[Top][All Lists]
[Date Prev][Date Next][Thread Prev][Thread Next][Date Index][Thread Index]
Re: memmem speedup
From: |
Ralf Wildenhues |
Subject: |
Re: memmem speedup |
Date: |
Mon, 7 Jan 2008 20:59:57 +0100 |
User-agent: |
Mutt/1.5.13 (2006-08-11) |
Hi Eric,
* Eric Blake wrote on Sun, Jan 06, 2008 at 02:23:33AM CET:
>
> I'd appreciate any reviews before checking it in.
Here's a rough glance at it. FWIW, the diff is not very readable
(there was a patch to diffutils out there for --more-readable).
> +/* We use the Two-Way string matching algorithm, which guarantees
> + linear complexity with constant space. Additionally, for long
> + needles, we also use a bad character shift table similar to the
> + Boyer-Moore algorithm to acheive sub-linear performance.
s/acheive/achieve/ (2 instances in the code)
> +/* Peform a critical factorization of NEEDLE, of length NEEDLE_LEN.
s/Peform/Perform/
> +static void *
> +two_way_short_needle (const unsigned char *haystack, size_t haystack_len,
> + const unsigned char *needle, size_t needle_len)
> +{
[...]
> +
> + /* Perform the search.

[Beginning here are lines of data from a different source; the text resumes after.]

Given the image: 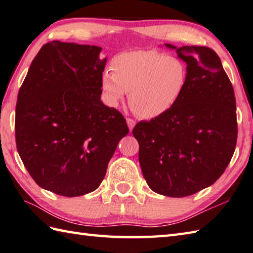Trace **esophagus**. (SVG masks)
Listing matches in <instances>:
<instances>
[{
	"label": "esophagus",
	"mask_w": 253,
	"mask_h": 253,
	"mask_svg": "<svg viewBox=\"0 0 253 253\" xmlns=\"http://www.w3.org/2000/svg\"><path fill=\"white\" fill-rule=\"evenodd\" d=\"M126 123H127V126H128V130L130 131H132L133 130V127H134V126H135V121H134L133 119H130V118H127L126 119Z\"/></svg>",
	"instance_id": "obj_1"
}]
</instances>
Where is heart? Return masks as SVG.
<instances>
[{
	"mask_svg": "<svg viewBox=\"0 0 253 253\" xmlns=\"http://www.w3.org/2000/svg\"><path fill=\"white\" fill-rule=\"evenodd\" d=\"M111 69L100 79L106 100L117 106L128 92L132 110L144 119H154L171 109L187 83L184 62L155 50L119 54L112 60Z\"/></svg>",
	"mask_w": 253,
	"mask_h": 253,
	"instance_id": "heart-1",
	"label": "heart"
}]
</instances>
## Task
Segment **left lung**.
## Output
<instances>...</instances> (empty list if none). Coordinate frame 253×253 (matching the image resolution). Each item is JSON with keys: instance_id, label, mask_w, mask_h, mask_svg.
Here are the masks:
<instances>
[{"instance_id": "left-lung-1", "label": "left lung", "mask_w": 253, "mask_h": 253, "mask_svg": "<svg viewBox=\"0 0 253 253\" xmlns=\"http://www.w3.org/2000/svg\"><path fill=\"white\" fill-rule=\"evenodd\" d=\"M174 49L187 63V83L171 109L133 128L143 176L154 192L183 198L212 185L234 155L237 142L233 85L214 50Z\"/></svg>"}]
</instances>
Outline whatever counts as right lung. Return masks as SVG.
<instances>
[{"instance_id":"1","label":"right lung","mask_w":253,"mask_h":253,"mask_svg":"<svg viewBox=\"0 0 253 253\" xmlns=\"http://www.w3.org/2000/svg\"><path fill=\"white\" fill-rule=\"evenodd\" d=\"M97 45L45 43L18 91L16 146L39 187L63 197L95 191L126 121L100 100L107 59Z\"/></svg>"}]
</instances>
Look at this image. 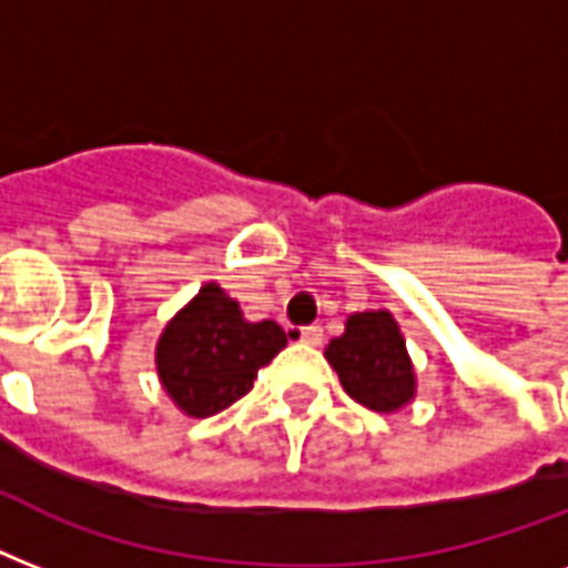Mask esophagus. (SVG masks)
Listing matches in <instances>:
<instances>
[{"mask_svg":"<svg viewBox=\"0 0 568 568\" xmlns=\"http://www.w3.org/2000/svg\"><path fill=\"white\" fill-rule=\"evenodd\" d=\"M301 342H303V345L318 347L321 342H324V329H321V327H303L301 329Z\"/></svg>","mask_w":568,"mask_h":568,"instance_id":"esophagus-1","label":"esophagus"}]
</instances>
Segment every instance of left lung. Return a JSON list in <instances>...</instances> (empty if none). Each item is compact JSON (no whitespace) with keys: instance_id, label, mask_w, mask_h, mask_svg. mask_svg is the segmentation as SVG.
Masks as SVG:
<instances>
[{"instance_id":"left-lung-1","label":"left lung","mask_w":568,"mask_h":568,"mask_svg":"<svg viewBox=\"0 0 568 568\" xmlns=\"http://www.w3.org/2000/svg\"><path fill=\"white\" fill-rule=\"evenodd\" d=\"M324 356L336 368L347 395L374 413H397L415 400V365L388 310L347 315L345 333L329 338Z\"/></svg>"}]
</instances>
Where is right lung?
<instances>
[{
	"label": "right lung",
	"instance_id": "obj_1",
	"mask_svg": "<svg viewBox=\"0 0 568 568\" xmlns=\"http://www.w3.org/2000/svg\"><path fill=\"white\" fill-rule=\"evenodd\" d=\"M288 345L276 321H247L217 283L164 324L155 342V372L176 409L191 418L221 413L253 388L258 368Z\"/></svg>",
	"mask_w": 568,
	"mask_h": 568
}]
</instances>
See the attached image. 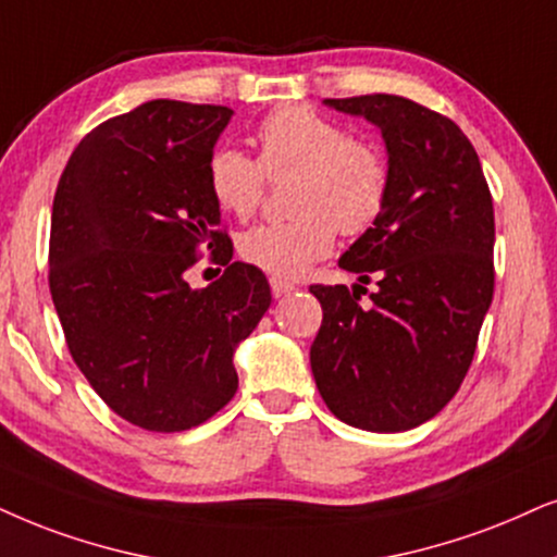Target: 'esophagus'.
<instances>
[{
  "label": "esophagus",
  "instance_id": "esophagus-1",
  "mask_svg": "<svg viewBox=\"0 0 557 557\" xmlns=\"http://www.w3.org/2000/svg\"><path fill=\"white\" fill-rule=\"evenodd\" d=\"M270 287H272L274 298H283V295L295 290V283H287V280H283V277H272L270 280Z\"/></svg>",
  "mask_w": 557,
  "mask_h": 557
}]
</instances>
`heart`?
Wrapping results in <instances>:
<instances>
[{
  "mask_svg": "<svg viewBox=\"0 0 557 557\" xmlns=\"http://www.w3.org/2000/svg\"><path fill=\"white\" fill-rule=\"evenodd\" d=\"M259 157L234 146L208 159V189L226 215L249 218L270 182L295 177L287 223H264L238 236V255L274 277H300L329 257L336 231L375 226L388 202L391 169L375 146L355 140L342 123L302 104H287L257 128Z\"/></svg>",
  "mask_w": 557,
  "mask_h": 557,
  "instance_id": "heart-1",
  "label": "heart"
}]
</instances>
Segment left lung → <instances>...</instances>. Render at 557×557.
<instances>
[{
	"instance_id": "1",
	"label": "left lung",
	"mask_w": 557,
	"mask_h": 557,
	"mask_svg": "<svg viewBox=\"0 0 557 557\" xmlns=\"http://www.w3.org/2000/svg\"><path fill=\"white\" fill-rule=\"evenodd\" d=\"M323 104L377 125L391 189L375 226L339 259L360 285H311L323 308L315 388L344 424L406 432L449 404L473 362L494 298V200L449 117L396 95ZM370 276L379 290L362 307Z\"/></svg>"
}]
</instances>
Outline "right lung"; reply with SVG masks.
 Instances as JSON below:
<instances>
[{
	"instance_id": "right-lung-1",
	"label": "right lung",
	"mask_w": 557,
	"mask_h": 557,
	"mask_svg": "<svg viewBox=\"0 0 557 557\" xmlns=\"http://www.w3.org/2000/svg\"><path fill=\"white\" fill-rule=\"evenodd\" d=\"M234 110L151 100L97 125L53 197L48 285L63 336L117 417L185 432L234 398V351L272 302L208 189V159ZM208 248L227 267L193 288L184 272Z\"/></svg>"
}]
</instances>
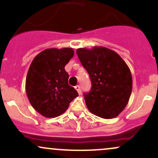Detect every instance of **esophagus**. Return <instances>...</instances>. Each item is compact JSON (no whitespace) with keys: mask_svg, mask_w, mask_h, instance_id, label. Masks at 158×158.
Listing matches in <instances>:
<instances>
[{"mask_svg":"<svg viewBox=\"0 0 158 158\" xmlns=\"http://www.w3.org/2000/svg\"><path fill=\"white\" fill-rule=\"evenodd\" d=\"M75 89L77 90V92L79 93V94H81V88L79 85H77V86H75Z\"/></svg>","mask_w":158,"mask_h":158,"instance_id":"34e87169","label":"esophagus"}]
</instances>
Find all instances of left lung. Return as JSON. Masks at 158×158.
Segmentation results:
<instances>
[{"mask_svg":"<svg viewBox=\"0 0 158 158\" xmlns=\"http://www.w3.org/2000/svg\"><path fill=\"white\" fill-rule=\"evenodd\" d=\"M77 53L92 87L84 94L88 109L103 119L115 118L128 104L132 90L131 70L114 50L104 47L79 48Z\"/></svg>","mask_w":158,"mask_h":158,"instance_id":"1","label":"left lung"}]
</instances>
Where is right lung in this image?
Segmentation results:
<instances>
[{
    "instance_id": "add662e5",
    "label": "right lung",
    "mask_w": 158,
    "mask_h": 158,
    "mask_svg": "<svg viewBox=\"0 0 158 158\" xmlns=\"http://www.w3.org/2000/svg\"><path fill=\"white\" fill-rule=\"evenodd\" d=\"M73 48H49L32 60L26 78V92L31 106L44 117L53 118L68 109L79 96L68 85L64 67L73 58Z\"/></svg>"
}]
</instances>
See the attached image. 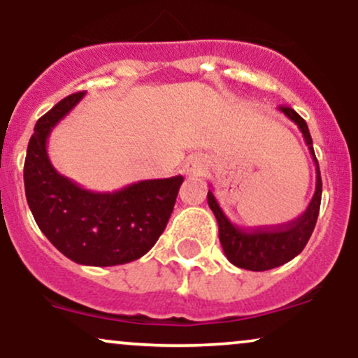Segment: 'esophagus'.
Returning <instances> with one entry per match:
<instances>
[{
	"instance_id": "34e87169",
	"label": "esophagus",
	"mask_w": 358,
	"mask_h": 358,
	"mask_svg": "<svg viewBox=\"0 0 358 358\" xmlns=\"http://www.w3.org/2000/svg\"><path fill=\"white\" fill-rule=\"evenodd\" d=\"M183 170L187 175H199L203 170V159L199 158V156H192L185 162Z\"/></svg>"
}]
</instances>
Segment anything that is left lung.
<instances>
[{
	"label": "left lung",
	"mask_w": 358,
	"mask_h": 358,
	"mask_svg": "<svg viewBox=\"0 0 358 358\" xmlns=\"http://www.w3.org/2000/svg\"><path fill=\"white\" fill-rule=\"evenodd\" d=\"M287 119L294 122L303 133L305 143L308 145L313 162L316 165V188L315 195L303 215L296 220H291L289 224L279 225V227H261L248 231L239 225L232 224V220L225 215L222 207L217 202L212 190L207 193L208 207L215 215L219 224V239L224 249V254L234 266L248 271H268L278 266L286 264L291 259H294L305 249L306 242L310 241L311 234L318 219L320 203H322V176H320L318 159L315 156L313 141H311L310 129L306 121L294 109L279 108Z\"/></svg>",
	"instance_id": "8db88e82"
}]
</instances>
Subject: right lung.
<instances>
[{"mask_svg": "<svg viewBox=\"0 0 358 358\" xmlns=\"http://www.w3.org/2000/svg\"><path fill=\"white\" fill-rule=\"evenodd\" d=\"M84 94L65 97L36 121L24 159V193L40 231L65 257L108 268L136 261L153 248L173 212L183 176L92 192L59 173L47 153L48 136Z\"/></svg>", "mask_w": 358, "mask_h": 358, "instance_id": "right-lung-1", "label": "right lung"}]
</instances>
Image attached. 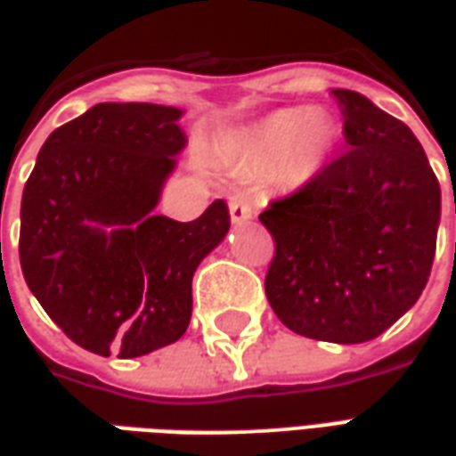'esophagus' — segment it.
Instances as JSON below:
<instances>
[{"instance_id": "obj_1", "label": "esophagus", "mask_w": 456, "mask_h": 456, "mask_svg": "<svg viewBox=\"0 0 456 456\" xmlns=\"http://www.w3.org/2000/svg\"><path fill=\"white\" fill-rule=\"evenodd\" d=\"M229 217L234 224H244L251 217H256V205L247 195H234L229 200Z\"/></svg>"}]
</instances>
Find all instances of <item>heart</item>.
Segmentation results:
<instances>
[{"label": "heart", "instance_id": "heart-1", "mask_svg": "<svg viewBox=\"0 0 456 456\" xmlns=\"http://www.w3.org/2000/svg\"><path fill=\"white\" fill-rule=\"evenodd\" d=\"M339 129L332 117L313 107L271 112L239 134L237 151L251 173H273L290 185L307 183L335 151Z\"/></svg>", "mask_w": 456, "mask_h": 456}]
</instances>
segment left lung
<instances>
[{"instance_id": "left-lung-1", "label": "left lung", "mask_w": 456, "mask_h": 456, "mask_svg": "<svg viewBox=\"0 0 456 456\" xmlns=\"http://www.w3.org/2000/svg\"><path fill=\"white\" fill-rule=\"evenodd\" d=\"M344 151L261 212L276 241L266 297L296 335L362 344L411 310L430 278L440 183L403 121L352 90H332Z\"/></svg>"}]
</instances>
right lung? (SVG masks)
<instances>
[{
  "instance_id": "right-lung-1",
  "label": "right lung",
  "mask_w": 456,
  "mask_h": 456,
  "mask_svg": "<svg viewBox=\"0 0 456 456\" xmlns=\"http://www.w3.org/2000/svg\"><path fill=\"white\" fill-rule=\"evenodd\" d=\"M180 117L163 104H94L45 139L26 180V286L87 352L134 359L178 342L195 268L227 237L224 200L192 222L153 215L188 143Z\"/></svg>"
}]
</instances>
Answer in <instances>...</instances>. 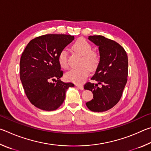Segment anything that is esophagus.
<instances>
[{
    "label": "esophagus",
    "instance_id": "34e87169",
    "mask_svg": "<svg viewBox=\"0 0 151 151\" xmlns=\"http://www.w3.org/2000/svg\"><path fill=\"white\" fill-rule=\"evenodd\" d=\"M76 86L77 87L78 89H81V90H83V86L82 85H79V84H77V85H76Z\"/></svg>",
    "mask_w": 151,
    "mask_h": 151
}]
</instances>
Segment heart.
Instances as JSON below:
<instances>
[{
	"label": "heart",
	"instance_id": "obj_1",
	"mask_svg": "<svg viewBox=\"0 0 151 151\" xmlns=\"http://www.w3.org/2000/svg\"><path fill=\"white\" fill-rule=\"evenodd\" d=\"M72 49L74 52L83 55L80 63L81 67L69 71L65 74V78L71 82L80 84L83 83L88 77L89 70H96L99 63L100 58L96 52L92 51L91 44L83 39L78 40L72 46ZM58 62L62 68H68V52L66 50H63L60 52L58 55Z\"/></svg>",
	"mask_w": 151,
	"mask_h": 151
}]
</instances>
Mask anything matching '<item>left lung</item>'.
<instances>
[{
    "mask_svg": "<svg viewBox=\"0 0 151 151\" xmlns=\"http://www.w3.org/2000/svg\"><path fill=\"white\" fill-rule=\"evenodd\" d=\"M89 40L99 47L100 61L91 80L101 84L88 82L84 89L92 91L93 99L86 106L94 112L111 109L119 101L127 81L128 58L125 50L117 42L103 36H89Z\"/></svg>",
    "mask_w": 151,
    "mask_h": 151,
    "instance_id": "1",
    "label": "left lung"
}]
</instances>
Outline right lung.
<instances>
[{"label": "right lung", "instance_id": "1", "mask_svg": "<svg viewBox=\"0 0 151 151\" xmlns=\"http://www.w3.org/2000/svg\"><path fill=\"white\" fill-rule=\"evenodd\" d=\"M73 40L71 35L46 34L30 40L22 52L20 80L29 101L38 109H57L64 101L66 90L74 86L60 80L63 71L58 62L60 52ZM52 80L56 83H52Z\"/></svg>", "mask_w": 151, "mask_h": 151}]
</instances>
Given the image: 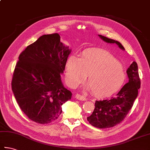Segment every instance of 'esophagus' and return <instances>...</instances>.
Here are the masks:
<instances>
[{
	"label": "esophagus",
	"instance_id": "obj_1",
	"mask_svg": "<svg viewBox=\"0 0 150 150\" xmlns=\"http://www.w3.org/2000/svg\"><path fill=\"white\" fill-rule=\"evenodd\" d=\"M75 98H76V99H79V100H81V101H86V98H85L84 96L79 94V93H77V94L75 95Z\"/></svg>",
	"mask_w": 150,
	"mask_h": 150
}]
</instances>
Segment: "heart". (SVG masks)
Masks as SVG:
<instances>
[{
  "label": "heart",
  "mask_w": 150,
  "mask_h": 150,
  "mask_svg": "<svg viewBox=\"0 0 150 150\" xmlns=\"http://www.w3.org/2000/svg\"><path fill=\"white\" fill-rule=\"evenodd\" d=\"M66 78L70 86L83 83L88 75L86 88L99 97H107L118 90L124 83V67L112 54L100 49H87L81 58L71 55L65 66Z\"/></svg>",
  "instance_id": "obj_1"
}]
</instances>
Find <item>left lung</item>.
<instances>
[{"label":"left lung","instance_id":"1","mask_svg":"<svg viewBox=\"0 0 150 150\" xmlns=\"http://www.w3.org/2000/svg\"><path fill=\"white\" fill-rule=\"evenodd\" d=\"M104 42L116 44L125 50L118 41L98 35ZM129 83H126L114 98L109 99L96 101L93 113L88 117L90 124L96 127L105 129L112 127L120 124L127 116L138 96V90L140 87L139 69L136 62H133L127 70Z\"/></svg>","mask_w":150,"mask_h":150}]
</instances>
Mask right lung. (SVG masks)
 Listing matches in <instances>:
<instances>
[{
    "label": "right lung",
    "instance_id": "1",
    "mask_svg": "<svg viewBox=\"0 0 150 150\" xmlns=\"http://www.w3.org/2000/svg\"><path fill=\"white\" fill-rule=\"evenodd\" d=\"M71 51L55 33L43 35L19 55L11 88L21 109L32 121H54L62 112V105L71 99L61 80Z\"/></svg>",
    "mask_w": 150,
    "mask_h": 150
}]
</instances>
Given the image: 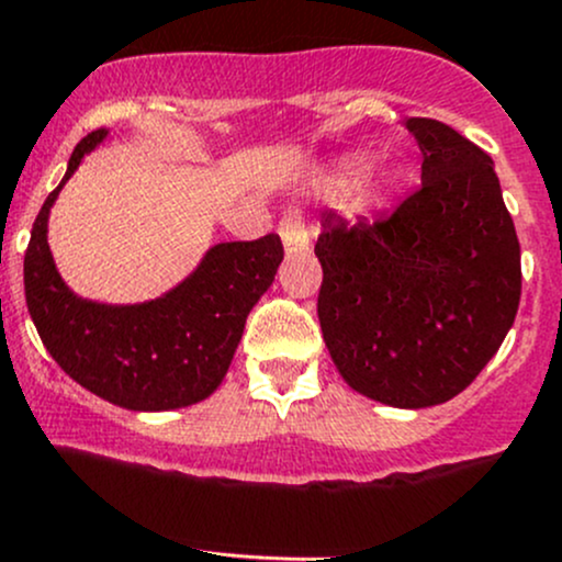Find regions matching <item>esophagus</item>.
Segmentation results:
<instances>
[{"label":"esophagus","mask_w":562,"mask_h":562,"mask_svg":"<svg viewBox=\"0 0 562 562\" xmlns=\"http://www.w3.org/2000/svg\"><path fill=\"white\" fill-rule=\"evenodd\" d=\"M280 237H282V248H285L288 256L293 252H304L310 250V232H306L304 221L299 218L295 213H288L285 218L280 221Z\"/></svg>","instance_id":"esophagus-1"}]
</instances>
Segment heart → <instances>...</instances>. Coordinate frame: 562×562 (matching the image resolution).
Wrapping results in <instances>:
<instances>
[{"mask_svg":"<svg viewBox=\"0 0 562 562\" xmlns=\"http://www.w3.org/2000/svg\"><path fill=\"white\" fill-rule=\"evenodd\" d=\"M366 172H368L366 162H360V159H351V162H344L341 168L336 170L333 183H336L338 189H351V187H357L362 178H366Z\"/></svg>","mask_w":562,"mask_h":562,"instance_id":"heart-1","label":"heart"}]
</instances>
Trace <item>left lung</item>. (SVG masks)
I'll use <instances>...</instances> for the list:
<instances>
[{"label":"left lung","instance_id":"8db88e82","mask_svg":"<svg viewBox=\"0 0 562 562\" xmlns=\"http://www.w3.org/2000/svg\"><path fill=\"white\" fill-rule=\"evenodd\" d=\"M422 189L381 218L323 215L317 317L338 373L392 408L448 403L502 347L520 304V243L493 159L411 116Z\"/></svg>","mask_w":562,"mask_h":562}]
</instances>
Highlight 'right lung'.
I'll return each mask as SVG.
<instances>
[{
    "instance_id": "right-lung-1",
    "label": "right lung",
    "mask_w": 562,
    "mask_h": 562,
    "mask_svg": "<svg viewBox=\"0 0 562 562\" xmlns=\"http://www.w3.org/2000/svg\"><path fill=\"white\" fill-rule=\"evenodd\" d=\"M90 133L71 151L64 181L31 229L23 288L29 314L53 360L79 386L127 411H176L211 397L232 366L245 319L274 282L282 243H218L176 288L144 304L82 299L58 274L47 221L60 189L106 140Z\"/></svg>"
}]
</instances>
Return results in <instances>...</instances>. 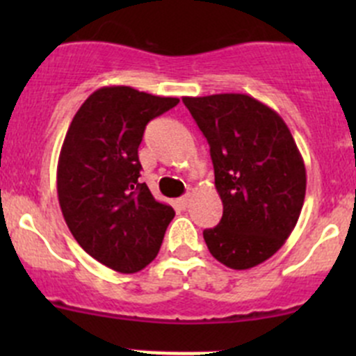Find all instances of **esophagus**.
<instances>
[{
  "label": "esophagus",
  "mask_w": 356,
  "mask_h": 356,
  "mask_svg": "<svg viewBox=\"0 0 356 356\" xmlns=\"http://www.w3.org/2000/svg\"><path fill=\"white\" fill-rule=\"evenodd\" d=\"M189 201H191V195H184V196H181V198L177 200V204L181 208H186L189 204Z\"/></svg>",
  "instance_id": "34e87169"
}]
</instances>
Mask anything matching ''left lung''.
<instances>
[{
	"instance_id": "1",
	"label": "left lung",
	"mask_w": 356,
	"mask_h": 356,
	"mask_svg": "<svg viewBox=\"0 0 356 356\" xmlns=\"http://www.w3.org/2000/svg\"><path fill=\"white\" fill-rule=\"evenodd\" d=\"M210 145L220 222L204 229L208 250L225 267L246 270L268 260L293 232L307 170L281 115L238 92L182 98Z\"/></svg>"
}]
</instances>
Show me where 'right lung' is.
I'll return each instance as SVG.
<instances>
[{
    "label": "right lung",
    "mask_w": 356,
    "mask_h": 356,
    "mask_svg": "<svg viewBox=\"0 0 356 356\" xmlns=\"http://www.w3.org/2000/svg\"><path fill=\"white\" fill-rule=\"evenodd\" d=\"M177 103L106 86L82 103L60 152L56 189L72 236L95 260L122 274L155 260L175 215L139 182L138 148L148 122Z\"/></svg>",
    "instance_id": "add662e5"
}]
</instances>
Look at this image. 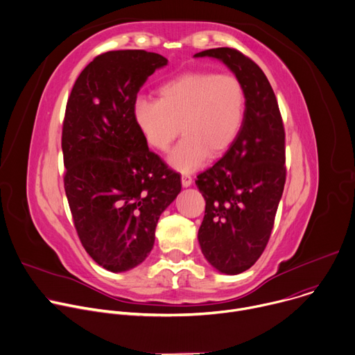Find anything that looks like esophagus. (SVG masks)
<instances>
[{
    "instance_id": "34e87169",
    "label": "esophagus",
    "mask_w": 355,
    "mask_h": 355,
    "mask_svg": "<svg viewBox=\"0 0 355 355\" xmlns=\"http://www.w3.org/2000/svg\"><path fill=\"white\" fill-rule=\"evenodd\" d=\"M181 184H182V187H184V188L191 187V184H192V178H191V175H188V174H182V177H181Z\"/></svg>"
}]
</instances>
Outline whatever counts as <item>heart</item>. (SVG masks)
Returning a JSON list of instances; mask_svg holds the SVG:
<instances>
[{
	"label": "heart",
	"instance_id": "obj_1",
	"mask_svg": "<svg viewBox=\"0 0 355 355\" xmlns=\"http://www.w3.org/2000/svg\"><path fill=\"white\" fill-rule=\"evenodd\" d=\"M160 99L139 96L135 122L150 147L167 151L180 132V143L168 155L181 173L199 168L209 155L226 151L237 137L245 110V92L233 74L189 71L164 83Z\"/></svg>",
	"mask_w": 355,
	"mask_h": 355
}]
</instances>
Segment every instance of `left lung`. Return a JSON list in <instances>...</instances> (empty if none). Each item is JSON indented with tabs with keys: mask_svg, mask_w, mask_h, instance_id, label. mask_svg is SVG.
<instances>
[{
	"mask_svg": "<svg viewBox=\"0 0 355 355\" xmlns=\"http://www.w3.org/2000/svg\"><path fill=\"white\" fill-rule=\"evenodd\" d=\"M241 81L245 110L240 132L225 156L195 181L207 200L198 241L208 263L236 275L254 264L270 240L285 185V130L263 70L236 49L204 50Z\"/></svg>",
	"mask_w": 355,
	"mask_h": 355,
	"instance_id": "1",
	"label": "left lung"
}]
</instances>
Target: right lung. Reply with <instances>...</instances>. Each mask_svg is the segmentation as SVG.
I'll return each mask as SVG.
<instances>
[{
    "mask_svg": "<svg viewBox=\"0 0 355 355\" xmlns=\"http://www.w3.org/2000/svg\"><path fill=\"white\" fill-rule=\"evenodd\" d=\"M167 63L146 50L103 53L81 71L67 101V200L85 251L112 272L146 260L160 215L181 191L180 175L148 150L133 116L137 92Z\"/></svg>",
    "mask_w": 355,
    "mask_h": 355,
    "instance_id": "add662e5",
    "label": "right lung"
}]
</instances>
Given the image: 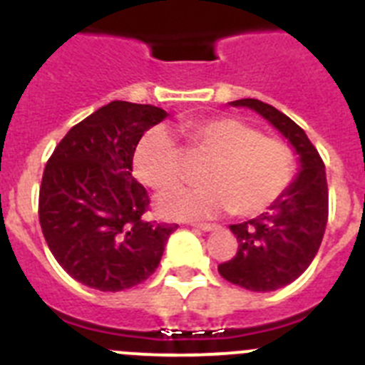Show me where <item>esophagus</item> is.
<instances>
[{
  "mask_svg": "<svg viewBox=\"0 0 365 365\" xmlns=\"http://www.w3.org/2000/svg\"><path fill=\"white\" fill-rule=\"evenodd\" d=\"M192 227L199 228V230L210 232V230H215V228H217V225H214V222H193Z\"/></svg>",
  "mask_w": 365,
  "mask_h": 365,
  "instance_id": "obj_1",
  "label": "esophagus"
}]
</instances>
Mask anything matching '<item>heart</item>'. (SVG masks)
Masks as SVG:
<instances>
[{"instance_id": "b5f03b06", "label": "heart", "mask_w": 365, "mask_h": 365, "mask_svg": "<svg viewBox=\"0 0 365 365\" xmlns=\"http://www.w3.org/2000/svg\"><path fill=\"white\" fill-rule=\"evenodd\" d=\"M182 130L190 159L210 160L202 170L208 185L164 193L159 210L168 217H212L221 212L254 217L269 210L294 179L292 148L241 118H201ZM186 168L185 153L164 128L146 131L135 148V175L155 192L180 185Z\"/></svg>"}]
</instances>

Each iteration compares the right half
> + first. */
> + if (memcmp (needle, needle + period, suffix) == 0)
> + {
In order to test the code in both blocks following this test, you may
want to also test with a periodic needle in test-memmem.c:
{
const char input[] = "ABC ABCDAB ABCDABCDABDE";
const char *result = memmem (input, strlen (input), "ABCDABCD", 8);
ASSERT (result == input + 11);
}
This still won't give you full code coverage (but for the other corner
cases I'd probably need to go and read the description of the
algorithm ;-)
[...]
> diff --git a/tests/test-memmem.c b/tests/test-memmem.c
> index 976f293..e900e1c 100644
> --- a/tests/test-memmem.c
> +++ b/tests/test-memmem.c
> @@ -152,5 +152,32 @@ main (int argc, char *argv[])
> free (haystack);
> }
>
> + /* Check that a some long needles not present in a haystack can be
s/a some //
> + handled with sublinear speed. */
Nice work, BTW!
Cheers,
Ralf